Section 215 of the USA Patriot Act Allowed for Bulk Data Collection
The NSA had limited access to historical Section 215 metadata until February 29, 2016. This is finally over, for now.
In January 2014, in a speech at the Department of Justice to address domestic and international concerns regarding U.S. intelligence activities, President Obama announced that the Intelligence Community would end the NSA bulk telephony metadata program conducted under Section 215 of the USA PATRIOT Act. The President directed the Intelligence Community and the Attorney General to develop options for a new approach to match the capabilities and fill the gaps that the Section 215 program was designed to address without the government acquiring this metadata in bulk. Based on a recommendation from the Director of National Intelligence and the Attorney General, and after carefully considering the available options, in particular accepting one of the key recommendations of the President’s Review Group on Intelligence and Communications Technologies, the President announced in March 2014 that the government should no longer acquire this data in bulk. Instead, the President indicated that the data should remain at the telephone companies with a legal mechanism in place that would allow the government to obtain data pursuant to individual orders from the Foreign Intelligence Surveillance Court (FISC) approving the use of specific numbers to serve as the basis for the targeted production of telephony metadata.

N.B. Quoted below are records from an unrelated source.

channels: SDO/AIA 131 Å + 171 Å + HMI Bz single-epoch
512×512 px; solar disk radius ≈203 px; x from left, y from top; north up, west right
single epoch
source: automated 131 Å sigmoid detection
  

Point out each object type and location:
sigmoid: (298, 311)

The President also noted, however, that legislation would be required to implement this new approach and the administration worked closely with Congress to enact the President’s proposal. On June 2, 2015, Congress passed and the President signed the USA FREEDOM Act of 2015. The Act reauthorized several important national security authorities; banned bulk collection under Section 215 of the USA PATRIOT Act, under the pen register and trap and trace provisions found in Title IV of Foreign Intelligence Surveillance Act (FISA), or pursuant to National Security Letters; adopted the new legal mechanism proposed by the President regarding the targeted production of telephony metadata; made significant modifications to proceedings before the FISC; and built on the U.S. Government’s unprecedented transparency about intelligence activities. With respect to the new mechanism for the targeted production of telephony metadata, to allow sufficient time to implement a new system while at the same time avoiding any lapse in a national security program, the USA FREEDOM Act provided for a 180-day transition period during which the existing NSA bulk telephony metadata program may continue.

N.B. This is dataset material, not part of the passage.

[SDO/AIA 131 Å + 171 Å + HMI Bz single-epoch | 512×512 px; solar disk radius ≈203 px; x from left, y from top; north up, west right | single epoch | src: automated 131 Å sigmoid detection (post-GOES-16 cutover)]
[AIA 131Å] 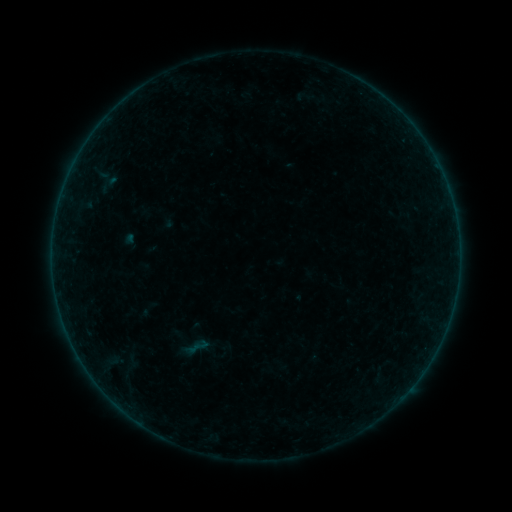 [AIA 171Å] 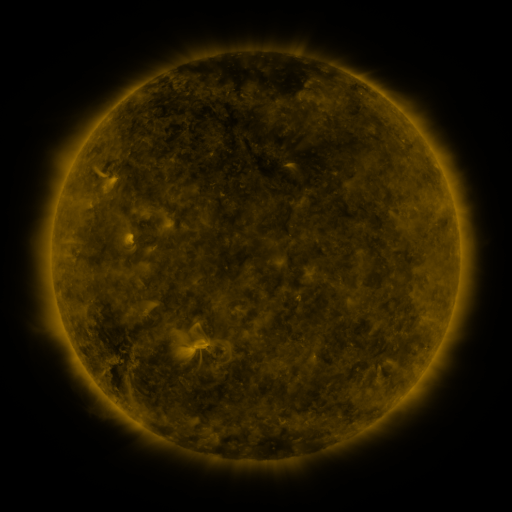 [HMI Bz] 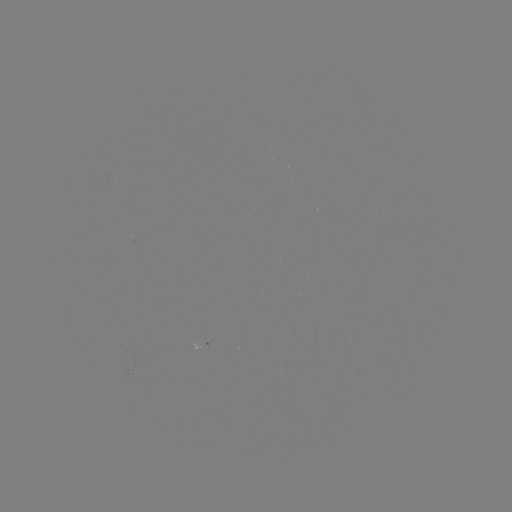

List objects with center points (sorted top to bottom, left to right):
sigmoid: (195, 348)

On November 29, the transition period ends. Beginning Sunday, November 29, the government is prohibited from collecting telephone metadata records in bulk under Section 215, including of both U.S. and non-U.S. persons. And, while under the prior program NSA collected metadata in bulk and sought court approval for individual queries, the USA FREEDOM Act requires that the government must now base any application for telephone metadata records under FISA on a “specific selection term”—a term that specifically identifies a person, account, address, or personal device in a way that limits the scope of information sought to the greatest extent reasonably practicable. This further ensures that collection of information for intelligence purposes is appropriately focused and targeted, and is limited to information that telephone service providers have historically used for their internal billing and operational needs. Moreover, under the Act, the Government will report annually to Congress and to the public, among other things, the total number or orders issued under this authority and the number of targets of such orders.

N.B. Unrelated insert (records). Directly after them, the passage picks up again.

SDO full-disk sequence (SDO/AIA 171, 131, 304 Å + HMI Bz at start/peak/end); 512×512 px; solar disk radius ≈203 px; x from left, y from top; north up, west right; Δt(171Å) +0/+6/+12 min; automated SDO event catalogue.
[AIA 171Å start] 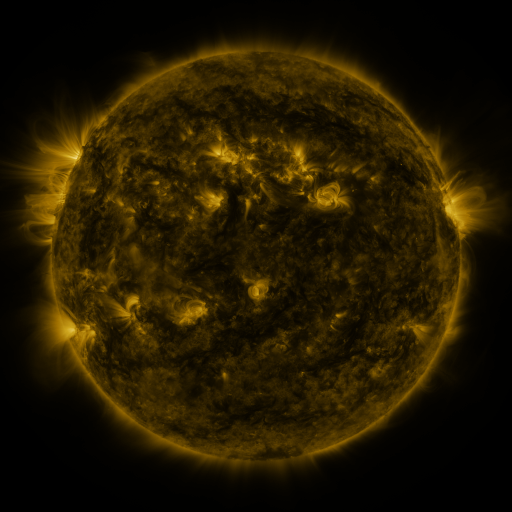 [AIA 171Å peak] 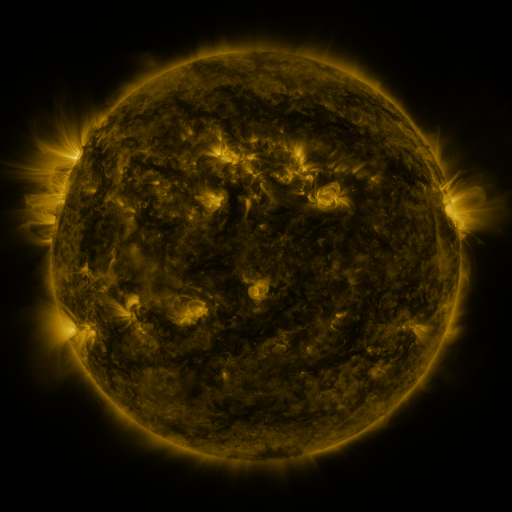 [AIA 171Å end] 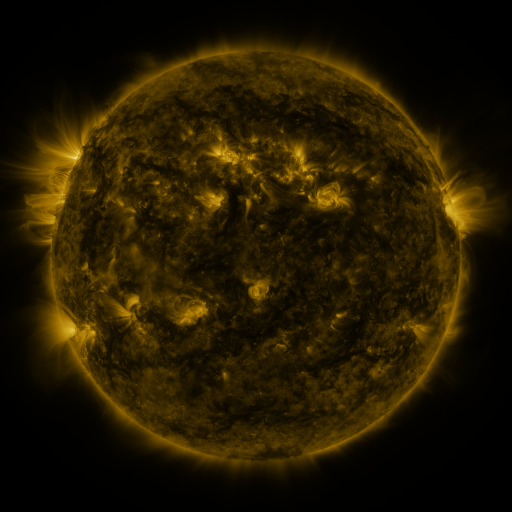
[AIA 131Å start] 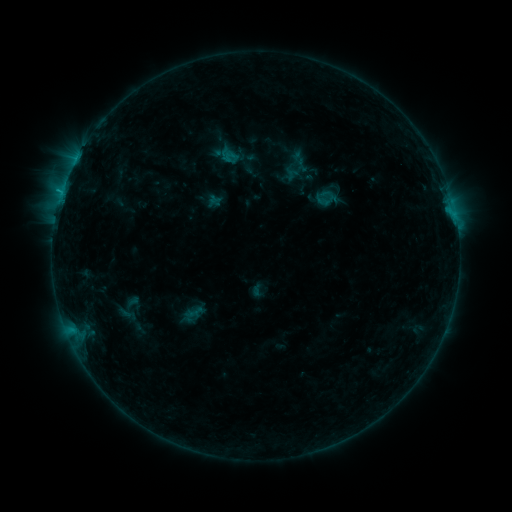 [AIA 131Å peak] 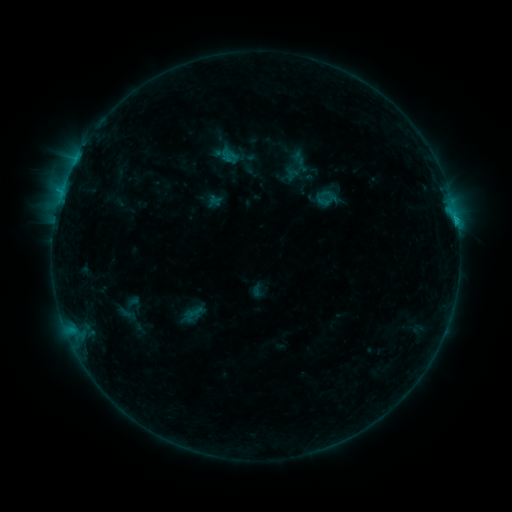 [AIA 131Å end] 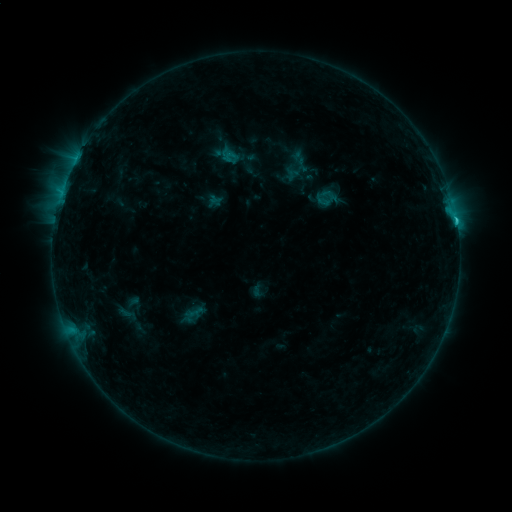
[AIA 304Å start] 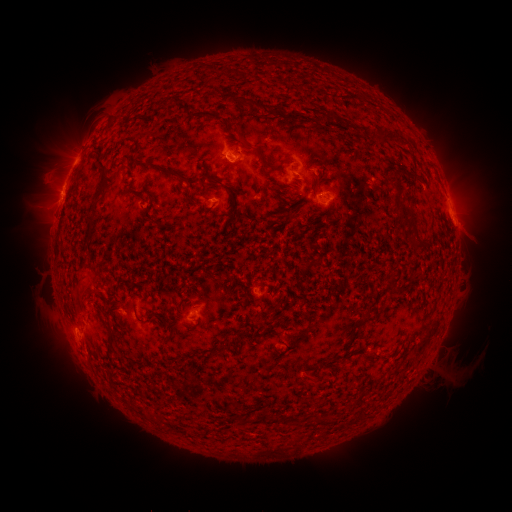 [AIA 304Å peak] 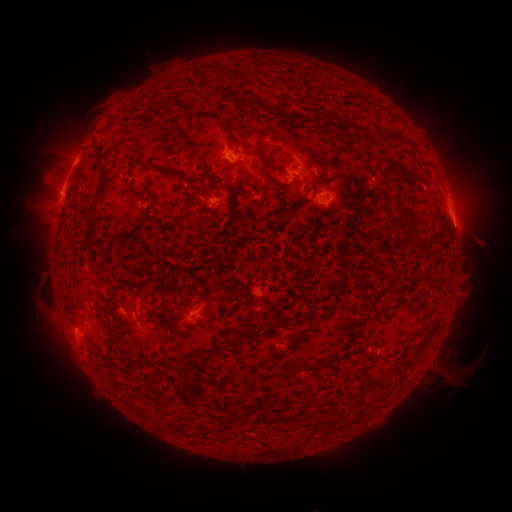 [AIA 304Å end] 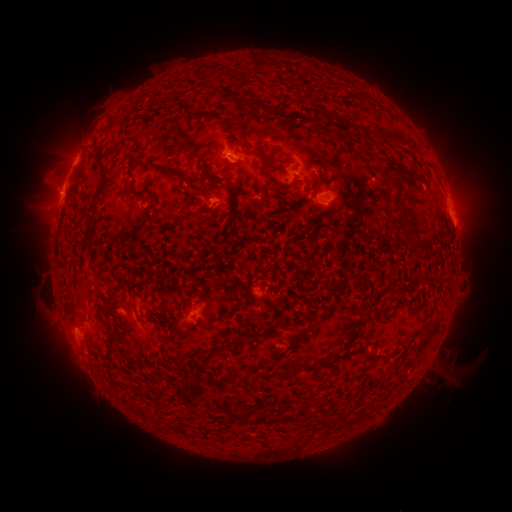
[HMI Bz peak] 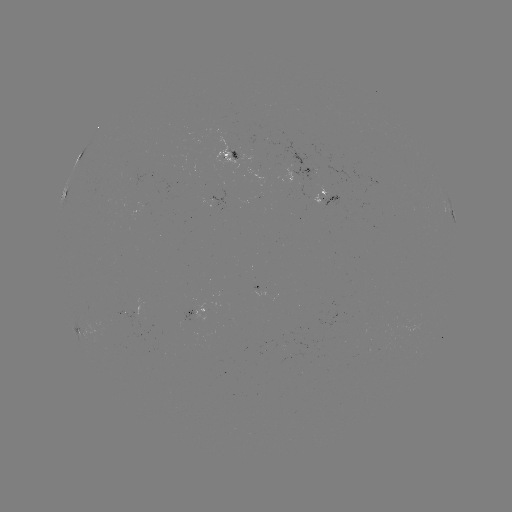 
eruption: <bbox>443, 201, 506, 264</bbox>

As previously stated, NSA analytic access to the historical metadata collected under Section 215 has ceased. However, NSA has requested limited access to historical Section 215 metadata until February 29, 2016, limited to technical personnel and solely for the purpose of verifying that the new targeted production mechanism authorized by the USA FREEDOM Act is working as intended. The FISC is currently considering this request.
Separately, NSA remains under a continuing legal obligation to preserve its bulk 215 telephony metadata collection until civil litigation regarding the program is resolved, or the relevant courts relieve NSA of such obligations. The telephony metadata preserved solely because of preservation obligations in pending civil litigation will not be used or accessed for any other purpose, and NSA will destroy the Section 215 bulk telephony metadata as soon as possible upon expiration of its litigation preservation obligations.
With the transition period ending, the Intelligence Community has fulfilled an important Presidential commitment that allows national security professionals to retain the capabilities necessary to continue protecting the country, while strengthening the civil liberties protections that the American people cherish.